Your goal:
Reproduce exactly the lines from the one containing "How widely are" through the last line of the records below, both included, and nothing else.

Spatial relation data
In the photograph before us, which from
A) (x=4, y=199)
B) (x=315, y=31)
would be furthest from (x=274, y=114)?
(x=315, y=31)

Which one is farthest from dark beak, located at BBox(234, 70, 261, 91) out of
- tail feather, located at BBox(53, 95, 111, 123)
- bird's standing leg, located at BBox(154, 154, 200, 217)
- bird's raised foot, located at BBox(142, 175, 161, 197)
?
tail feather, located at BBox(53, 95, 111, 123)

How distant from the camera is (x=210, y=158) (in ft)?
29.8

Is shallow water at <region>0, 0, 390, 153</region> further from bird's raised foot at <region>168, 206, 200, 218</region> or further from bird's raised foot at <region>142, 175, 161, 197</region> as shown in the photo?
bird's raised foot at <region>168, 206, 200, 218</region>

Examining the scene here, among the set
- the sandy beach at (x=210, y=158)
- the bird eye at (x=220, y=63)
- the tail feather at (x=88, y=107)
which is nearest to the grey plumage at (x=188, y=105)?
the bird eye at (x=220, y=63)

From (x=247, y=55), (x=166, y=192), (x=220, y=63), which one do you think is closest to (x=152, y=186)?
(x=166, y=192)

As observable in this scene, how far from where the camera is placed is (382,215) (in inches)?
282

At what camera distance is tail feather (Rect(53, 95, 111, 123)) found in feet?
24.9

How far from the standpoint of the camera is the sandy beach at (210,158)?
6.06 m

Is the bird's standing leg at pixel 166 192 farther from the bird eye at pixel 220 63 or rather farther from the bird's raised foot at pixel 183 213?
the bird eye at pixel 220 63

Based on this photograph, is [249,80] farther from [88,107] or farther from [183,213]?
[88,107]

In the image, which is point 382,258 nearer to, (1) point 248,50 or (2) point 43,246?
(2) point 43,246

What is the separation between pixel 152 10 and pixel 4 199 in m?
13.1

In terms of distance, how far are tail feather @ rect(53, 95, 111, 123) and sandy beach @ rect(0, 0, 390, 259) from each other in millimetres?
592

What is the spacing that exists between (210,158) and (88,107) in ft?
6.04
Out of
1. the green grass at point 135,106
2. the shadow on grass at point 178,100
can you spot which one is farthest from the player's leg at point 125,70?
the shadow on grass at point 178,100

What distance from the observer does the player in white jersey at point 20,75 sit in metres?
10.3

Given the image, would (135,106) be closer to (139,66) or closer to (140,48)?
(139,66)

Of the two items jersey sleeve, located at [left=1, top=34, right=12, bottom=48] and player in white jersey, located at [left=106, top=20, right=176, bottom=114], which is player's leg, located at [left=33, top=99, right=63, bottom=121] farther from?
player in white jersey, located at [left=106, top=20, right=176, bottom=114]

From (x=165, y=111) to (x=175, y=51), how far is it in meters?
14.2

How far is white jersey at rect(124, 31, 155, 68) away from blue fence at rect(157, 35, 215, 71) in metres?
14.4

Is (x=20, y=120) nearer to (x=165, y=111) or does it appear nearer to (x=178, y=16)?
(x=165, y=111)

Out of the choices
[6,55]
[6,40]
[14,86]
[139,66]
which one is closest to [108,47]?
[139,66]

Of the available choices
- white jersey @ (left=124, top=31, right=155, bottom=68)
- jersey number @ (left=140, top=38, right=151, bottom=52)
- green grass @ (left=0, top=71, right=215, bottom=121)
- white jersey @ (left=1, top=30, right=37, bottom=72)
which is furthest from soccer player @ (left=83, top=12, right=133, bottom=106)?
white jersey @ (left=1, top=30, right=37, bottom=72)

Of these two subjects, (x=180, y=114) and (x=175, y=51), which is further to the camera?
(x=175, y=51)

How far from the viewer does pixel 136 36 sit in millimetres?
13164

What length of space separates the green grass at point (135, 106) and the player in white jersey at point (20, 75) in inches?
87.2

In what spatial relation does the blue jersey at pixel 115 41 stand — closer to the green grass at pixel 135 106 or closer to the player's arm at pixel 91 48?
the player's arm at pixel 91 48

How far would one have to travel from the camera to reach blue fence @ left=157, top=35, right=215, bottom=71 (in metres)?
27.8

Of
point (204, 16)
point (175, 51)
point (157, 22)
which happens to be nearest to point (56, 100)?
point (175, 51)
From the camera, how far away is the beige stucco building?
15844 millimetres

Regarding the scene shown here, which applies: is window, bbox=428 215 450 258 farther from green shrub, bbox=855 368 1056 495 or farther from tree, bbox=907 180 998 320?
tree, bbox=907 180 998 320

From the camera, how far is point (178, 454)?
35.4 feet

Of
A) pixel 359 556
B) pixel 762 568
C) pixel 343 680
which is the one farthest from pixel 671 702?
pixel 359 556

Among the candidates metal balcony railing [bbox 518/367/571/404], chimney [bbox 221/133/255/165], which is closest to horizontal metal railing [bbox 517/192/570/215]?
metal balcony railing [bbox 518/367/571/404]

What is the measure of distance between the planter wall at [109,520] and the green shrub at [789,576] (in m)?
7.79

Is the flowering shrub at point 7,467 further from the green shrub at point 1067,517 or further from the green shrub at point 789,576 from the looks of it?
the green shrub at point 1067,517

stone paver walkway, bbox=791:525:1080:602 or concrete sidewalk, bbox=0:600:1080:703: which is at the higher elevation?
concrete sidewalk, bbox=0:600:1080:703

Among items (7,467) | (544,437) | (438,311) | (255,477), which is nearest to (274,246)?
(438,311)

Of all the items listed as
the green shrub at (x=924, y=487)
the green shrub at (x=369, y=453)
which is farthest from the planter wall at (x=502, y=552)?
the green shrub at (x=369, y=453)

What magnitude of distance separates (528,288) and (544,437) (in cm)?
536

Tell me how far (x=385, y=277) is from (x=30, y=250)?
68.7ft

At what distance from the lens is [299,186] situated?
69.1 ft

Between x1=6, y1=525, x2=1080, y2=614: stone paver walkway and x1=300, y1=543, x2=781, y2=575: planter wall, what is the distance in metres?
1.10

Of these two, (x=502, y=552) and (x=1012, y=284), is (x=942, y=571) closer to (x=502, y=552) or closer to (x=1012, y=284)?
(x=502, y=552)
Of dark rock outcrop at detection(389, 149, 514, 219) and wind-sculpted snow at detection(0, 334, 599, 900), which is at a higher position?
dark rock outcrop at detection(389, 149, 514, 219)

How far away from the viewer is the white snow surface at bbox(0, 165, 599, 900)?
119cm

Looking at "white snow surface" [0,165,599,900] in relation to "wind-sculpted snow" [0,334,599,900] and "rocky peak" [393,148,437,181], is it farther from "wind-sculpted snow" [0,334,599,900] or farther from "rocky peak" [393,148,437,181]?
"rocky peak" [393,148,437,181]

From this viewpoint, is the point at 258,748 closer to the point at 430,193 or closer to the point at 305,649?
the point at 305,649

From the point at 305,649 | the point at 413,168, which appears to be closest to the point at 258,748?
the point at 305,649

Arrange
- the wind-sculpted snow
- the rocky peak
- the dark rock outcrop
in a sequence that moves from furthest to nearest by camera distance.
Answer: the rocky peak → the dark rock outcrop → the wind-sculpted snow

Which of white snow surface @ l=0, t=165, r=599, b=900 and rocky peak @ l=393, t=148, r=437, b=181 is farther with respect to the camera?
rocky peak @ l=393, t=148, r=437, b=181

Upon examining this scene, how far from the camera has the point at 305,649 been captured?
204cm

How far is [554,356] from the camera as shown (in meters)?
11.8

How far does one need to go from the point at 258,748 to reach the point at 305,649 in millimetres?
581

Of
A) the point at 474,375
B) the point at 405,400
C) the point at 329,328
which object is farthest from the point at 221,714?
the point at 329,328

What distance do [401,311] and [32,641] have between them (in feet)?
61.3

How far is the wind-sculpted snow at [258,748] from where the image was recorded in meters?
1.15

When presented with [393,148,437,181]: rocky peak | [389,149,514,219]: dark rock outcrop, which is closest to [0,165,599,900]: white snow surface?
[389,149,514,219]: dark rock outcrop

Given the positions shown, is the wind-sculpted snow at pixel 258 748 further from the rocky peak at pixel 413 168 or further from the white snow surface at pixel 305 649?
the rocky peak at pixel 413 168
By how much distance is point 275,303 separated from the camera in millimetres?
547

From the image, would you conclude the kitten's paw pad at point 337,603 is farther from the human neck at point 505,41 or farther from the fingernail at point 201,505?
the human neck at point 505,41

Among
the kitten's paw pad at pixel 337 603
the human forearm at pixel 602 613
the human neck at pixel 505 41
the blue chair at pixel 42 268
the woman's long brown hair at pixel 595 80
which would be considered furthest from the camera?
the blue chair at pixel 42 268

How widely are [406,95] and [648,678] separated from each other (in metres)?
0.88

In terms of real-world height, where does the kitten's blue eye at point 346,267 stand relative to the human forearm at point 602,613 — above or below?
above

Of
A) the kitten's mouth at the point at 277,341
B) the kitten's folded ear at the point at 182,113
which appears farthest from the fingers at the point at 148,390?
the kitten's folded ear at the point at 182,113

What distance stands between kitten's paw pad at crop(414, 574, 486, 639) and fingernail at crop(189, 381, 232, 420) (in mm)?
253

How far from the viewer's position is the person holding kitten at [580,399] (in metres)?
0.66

Result of the task:
How widely are [406,95] and [648,678] separated from each other (in metres)?
0.88

In terms of real-world height, where does the kitten's blue eye at point 346,267 stand relative to the human forearm at point 602,613 — above or below?
above

Of
A) the kitten's mouth at the point at 277,341
B) the kitten's folded ear at the point at 182,113
which appears farthest from the fingers at the point at 148,390?
the kitten's folded ear at the point at 182,113

What distance stands between kitten's paw pad at crop(414, 574, 486, 639) and fingernail at crop(189, 381, 232, 420) (in mm)?
253

How far from the viewer's position is the person holding kitten at [580,399] (in metres)?
0.66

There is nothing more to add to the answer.